Request: Print the part of the travel account of the trip from Siem Reap to Bangkok starting at "I depart Siem" and ending at "to drop somewhere.".

Reading passage:

:::

I depart Siem Reap and am picked up from Samatika after breakfast. I had arranged a private bus ticket to Bangkok which seemed like a smart idea. It was cheap, the vehicles had AC, and there were no direct flights. So I have a sad goodbye with the staff, and get into an airconditioned car. This turns out to be the only good part about my ensuing trip to Bangkok. The ball had to drop somewhere.



I get dropped off on the side of some road after a wordless 15 minute drive, and sit on the curb with a lot of other people with luggage, so I assume I'm in the right place, though am given no instruction. After about 30-45 minutes of waiting in the heat, a bus pulls up and our tickets are checked and we are ushered in like cattle, again with no words communicated. The ride goes on for another 3.5 hours. Fortunately, there are passengers who have made this trip before, and they assure me I'm in the right place. The bus is cramped but there is AC. Happy I'm short and smallish so I can cram into the seat.

:::

Provided material:
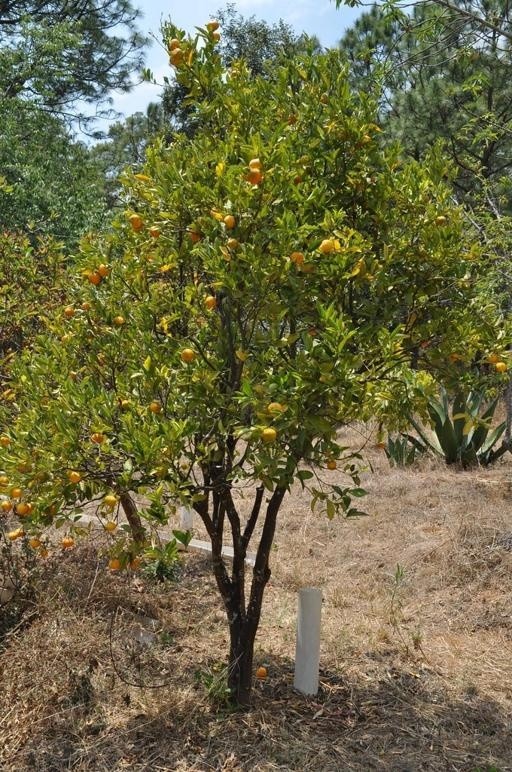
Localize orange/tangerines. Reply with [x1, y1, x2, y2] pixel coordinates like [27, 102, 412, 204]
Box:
[0, 20, 508, 571]
[256, 667, 267, 677]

:::

Written answer:
I depart Siem Reap and am picked up from Samatika after breakfast. I had arranged a private bus ticket to Bangkok which seemed like a smart idea. It was cheap, the vehicles had AC, and there were no direct flights. So I have a sad goodbye with the staff, and get into an airconditioned car. This turns out to be the only good part about my ensuing trip to Bangkok. The ball had to drop somewhere.